Dergelijke metingen zijn extreem moeilijk. Veel astronomen hebben ze al eerder proberen te doen. Volgens de onderzoekers heeft de New Horizons een prima uitzichtpunt om de kosmische optische achtergrond beter te meten dan ooit tevoren mogelijk was.

Het team analyseerde bestaande opnames uit de New Horizons archieven. Om de zwakke achtergrondgloed weg te werken moesten ze voor een aantal factoren corrigeren. Ze hebben bijvoorbeeld het licht van sterrenstelsels die naar verwachting zullen bestaan en die te zwak zijn om te identificeren, verwijderd. De meest uitdagende correctie was het verwijderen van licht van sterren in ons sterrenstelsel dat weerkaatst werd door interstellair stof en in de camera.

Het resterende licht, alhoewel extreem zwak, was nog steeds meetbaar. Het is te vergelijken met het wonen in een afgelegen gebied ver verwijderd van stadslichten, ’s nachts in je slaapkamer liggen met de gordijnen open en dan trekt de buurman die anderhalve kilometer verderop woont  midden in de nacht zijn koelkast open op zoek naar een snack. Het licht van het lampje uit de koelkast van je verre buur weerkaatst op jouw slaapkamermuren is dan vergelijkbaar met de achtergrond die de New Horizons ontdekte.

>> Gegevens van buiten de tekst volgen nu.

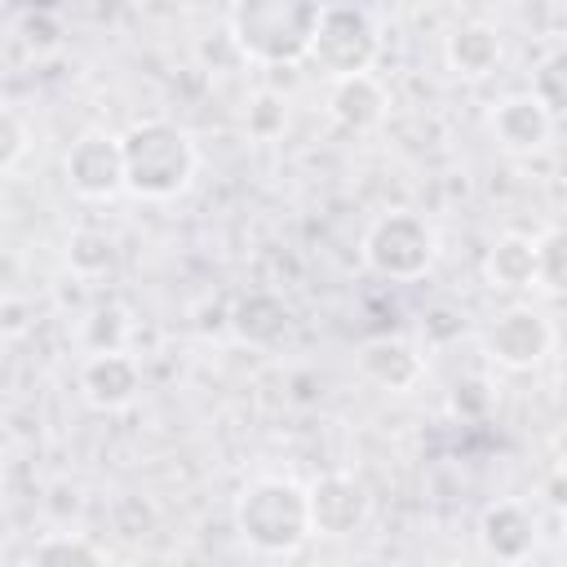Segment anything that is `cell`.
Masks as SVG:
<instances>
[{"label": "cell", "mask_w": 567, "mask_h": 567, "mask_svg": "<svg viewBox=\"0 0 567 567\" xmlns=\"http://www.w3.org/2000/svg\"><path fill=\"white\" fill-rule=\"evenodd\" d=\"M120 159H124V190L137 199H177L190 190L199 173L195 137L164 115L133 120L120 133Z\"/></svg>", "instance_id": "cell-1"}, {"label": "cell", "mask_w": 567, "mask_h": 567, "mask_svg": "<svg viewBox=\"0 0 567 567\" xmlns=\"http://www.w3.org/2000/svg\"><path fill=\"white\" fill-rule=\"evenodd\" d=\"M235 532L248 549L266 558H288L297 554L315 532H310V505H306V483L288 474H257L239 487L235 496Z\"/></svg>", "instance_id": "cell-2"}, {"label": "cell", "mask_w": 567, "mask_h": 567, "mask_svg": "<svg viewBox=\"0 0 567 567\" xmlns=\"http://www.w3.org/2000/svg\"><path fill=\"white\" fill-rule=\"evenodd\" d=\"M315 22H319L315 0H239L226 9V31L235 49L261 66L306 62Z\"/></svg>", "instance_id": "cell-3"}, {"label": "cell", "mask_w": 567, "mask_h": 567, "mask_svg": "<svg viewBox=\"0 0 567 567\" xmlns=\"http://www.w3.org/2000/svg\"><path fill=\"white\" fill-rule=\"evenodd\" d=\"M381 58V22L363 4H319L315 40L306 62L332 84L350 75H372V62Z\"/></svg>", "instance_id": "cell-4"}, {"label": "cell", "mask_w": 567, "mask_h": 567, "mask_svg": "<svg viewBox=\"0 0 567 567\" xmlns=\"http://www.w3.org/2000/svg\"><path fill=\"white\" fill-rule=\"evenodd\" d=\"M434 261L439 230L412 208H390L363 230V266L390 284H416L434 270Z\"/></svg>", "instance_id": "cell-5"}, {"label": "cell", "mask_w": 567, "mask_h": 567, "mask_svg": "<svg viewBox=\"0 0 567 567\" xmlns=\"http://www.w3.org/2000/svg\"><path fill=\"white\" fill-rule=\"evenodd\" d=\"M306 505H310V532H319L328 540H346V536L363 532L372 518L368 483L346 470H332V474H319L315 483H306Z\"/></svg>", "instance_id": "cell-6"}, {"label": "cell", "mask_w": 567, "mask_h": 567, "mask_svg": "<svg viewBox=\"0 0 567 567\" xmlns=\"http://www.w3.org/2000/svg\"><path fill=\"white\" fill-rule=\"evenodd\" d=\"M62 177L80 199H115L124 190V159H120V133L89 128L71 142L62 155Z\"/></svg>", "instance_id": "cell-7"}, {"label": "cell", "mask_w": 567, "mask_h": 567, "mask_svg": "<svg viewBox=\"0 0 567 567\" xmlns=\"http://www.w3.org/2000/svg\"><path fill=\"white\" fill-rule=\"evenodd\" d=\"M483 346H487V359H492L496 368H505V372H527V368H536V363L549 354L554 328H549V319H545L540 310H532V306H509V310H501V315L487 323Z\"/></svg>", "instance_id": "cell-8"}, {"label": "cell", "mask_w": 567, "mask_h": 567, "mask_svg": "<svg viewBox=\"0 0 567 567\" xmlns=\"http://www.w3.org/2000/svg\"><path fill=\"white\" fill-rule=\"evenodd\" d=\"M487 128L505 155H536L554 137V115L536 93H509L492 106Z\"/></svg>", "instance_id": "cell-9"}, {"label": "cell", "mask_w": 567, "mask_h": 567, "mask_svg": "<svg viewBox=\"0 0 567 567\" xmlns=\"http://www.w3.org/2000/svg\"><path fill=\"white\" fill-rule=\"evenodd\" d=\"M354 359H359V372H363L372 385L390 390V394H408V390H416V381L425 377V354H421V346L408 341V337H394V332L368 337V341L354 350Z\"/></svg>", "instance_id": "cell-10"}, {"label": "cell", "mask_w": 567, "mask_h": 567, "mask_svg": "<svg viewBox=\"0 0 567 567\" xmlns=\"http://www.w3.org/2000/svg\"><path fill=\"white\" fill-rule=\"evenodd\" d=\"M80 394L97 412H124L142 394V363L128 350L89 354L80 363Z\"/></svg>", "instance_id": "cell-11"}, {"label": "cell", "mask_w": 567, "mask_h": 567, "mask_svg": "<svg viewBox=\"0 0 567 567\" xmlns=\"http://www.w3.org/2000/svg\"><path fill=\"white\" fill-rule=\"evenodd\" d=\"M443 62L456 80H487L501 71L505 62V35L501 27L483 22V18H470V22H456L447 35H443Z\"/></svg>", "instance_id": "cell-12"}, {"label": "cell", "mask_w": 567, "mask_h": 567, "mask_svg": "<svg viewBox=\"0 0 567 567\" xmlns=\"http://www.w3.org/2000/svg\"><path fill=\"white\" fill-rule=\"evenodd\" d=\"M536 514L523 501H492L478 514V545L496 558V563H527L536 549Z\"/></svg>", "instance_id": "cell-13"}, {"label": "cell", "mask_w": 567, "mask_h": 567, "mask_svg": "<svg viewBox=\"0 0 567 567\" xmlns=\"http://www.w3.org/2000/svg\"><path fill=\"white\" fill-rule=\"evenodd\" d=\"M292 328V310L279 292L270 288H252V292H239L235 306H230V332L244 341V346H257V350H270L288 337Z\"/></svg>", "instance_id": "cell-14"}, {"label": "cell", "mask_w": 567, "mask_h": 567, "mask_svg": "<svg viewBox=\"0 0 567 567\" xmlns=\"http://www.w3.org/2000/svg\"><path fill=\"white\" fill-rule=\"evenodd\" d=\"M385 111H390V93L381 89L377 75H350V80L328 84V115L350 133L377 128L385 120Z\"/></svg>", "instance_id": "cell-15"}, {"label": "cell", "mask_w": 567, "mask_h": 567, "mask_svg": "<svg viewBox=\"0 0 567 567\" xmlns=\"http://www.w3.org/2000/svg\"><path fill=\"white\" fill-rule=\"evenodd\" d=\"M483 279L496 292H527L536 279L532 266V239L527 235H501L483 257Z\"/></svg>", "instance_id": "cell-16"}, {"label": "cell", "mask_w": 567, "mask_h": 567, "mask_svg": "<svg viewBox=\"0 0 567 567\" xmlns=\"http://www.w3.org/2000/svg\"><path fill=\"white\" fill-rule=\"evenodd\" d=\"M22 567H106V563L93 540H84L75 532H49L31 545Z\"/></svg>", "instance_id": "cell-17"}, {"label": "cell", "mask_w": 567, "mask_h": 567, "mask_svg": "<svg viewBox=\"0 0 567 567\" xmlns=\"http://www.w3.org/2000/svg\"><path fill=\"white\" fill-rule=\"evenodd\" d=\"M532 266H536L532 288H540L549 297L567 292V235H563V226H549L532 239Z\"/></svg>", "instance_id": "cell-18"}, {"label": "cell", "mask_w": 567, "mask_h": 567, "mask_svg": "<svg viewBox=\"0 0 567 567\" xmlns=\"http://www.w3.org/2000/svg\"><path fill=\"white\" fill-rule=\"evenodd\" d=\"M128 332H133V323H128V315H124V306H97L89 319H84V350L89 354H115V350H124L128 346Z\"/></svg>", "instance_id": "cell-19"}, {"label": "cell", "mask_w": 567, "mask_h": 567, "mask_svg": "<svg viewBox=\"0 0 567 567\" xmlns=\"http://www.w3.org/2000/svg\"><path fill=\"white\" fill-rule=\"evenodd\" d=\"M66 261H71V270L75 275H106L111 266H115V239L106 235V230H93V226H84V230H75L71 235V244H66Z\"/></svg>", "instance_id": "cell-20"}, {"label": "cell", "mask_w": 567, "mask_h": 567, "mask_svg": "<svg viewBox=\"0 0 567 567\" xmlns=\"http://www.w3.org/2000/svg\"><path fill=\"white\" fill-rule=\"evenodd\" d=\"M248 133L257 137V142H270V137H279L284 133V124H288V102L279 97V93H270V89H261V93H252V102H248Z\"/></svg>", "instance_id": "cell-21"}, {"label": "cell", "mask_w": 567, "mask_h": 567, "mask_svg": "<svg viewBox=\"0 0 567 567\" xmlns=\"http://www.w3.org/2000/svg\"><path fill=\"white\" fill-rule=\"evenodd\" d=\"M492 403H496V390L483 377H461L447 394V412L461 421H483L492 412Z\"/></svg>", "instance_id": "cell-22"}, {"label": "cell", "mask_w": 567, "mask_h": 567, "mask_svg": "<svg viewBox=\"0 0 567 567\" xmlns=\"http://www.w3.org/2000/svg\"><path fill=\"white\" fill-rule=\"evenodd\" d=\"M27 146H31V133H27L22 115L0 102V173H9L27 155Z\"/></svg>", "instance_id": "cell-23"}, {"label": "cell", "mask_w": 567, "mask_h": 567, "mask_svg": "<svg viewBox=\"0 0 567 567\" xmlns=\"http://www.w3.org/2000/svg\"><path fill=\"white\" fill-rule=\"evenodd\" d=\"M35 323V306L27 301V297H0V332L4 337H22L27 328Z\"/></svg>", "instance_id": "cell-24"}, {"label": "cell", "mask_w": 567, "mask_h": 567, "mask_svg": "<svg viewBox=\"0 0 567 567\" xmlns=\"http://www.w3.org/2000/svg\"><path fill=\"white\" fill-rule=\"evenodd\" d=\"M22 35H27V44L49 49V44H58V40H62V27H58V18H53V13H22Z\"/></svg>", "instance_id": "cell-25"}, {"label": "cell", "mask_w": 567, "mask_h": 567, "mask_svg": "<svg viewBox=\"0 0 567 567\" xmlns=\"http://www.w3.org/2000/svg\"><path fill=\"white\" fill-rule=\"evenodd\" d=\"M0 483H4V470H0Z\"/></svg>", "instance_id": "cell-26"}]
</instances>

Wat zou de bron kunnen zijn van de overgebleven gloed? Het is mogelijk dat veel dwergsterrenstelsels in het relatief nabije heelal niet detecteerbaar zijn. Of de diffuse halo’s van sterren die sterrenstelsels omhullen zijn helderder dan verwacht. Er bestaat misschien een grote populatie thuisloze, intergalactische sterren verspreid over het heelal. Het meest interessante is dat er misschien veel meer zwakke, verre sterrenstelsels bestaan dan de huidige theorieën voorspellen. Dit zou betekenen dat de tot nu toe gemeten gelijkmatige verdeling van sterrenstelsels sterk stijgt voorbij de zwakste systemen die we kunnen zien. Net zoals er veel meer kiezelstenen op een strand liggen dan rotsen.

De aanstaande James Webb Telescope van de NASA kan mogelijk helpen dit mysterie op te lossen. Als individuele sterrenstelsels de oorzaak zijn dan zou de Webb Ultra Deep Field opnames moeten doen om ze te kunnen detecteren.

Het onderzoek is voor publicatie geaccepteerd in de Astrophysical Journal.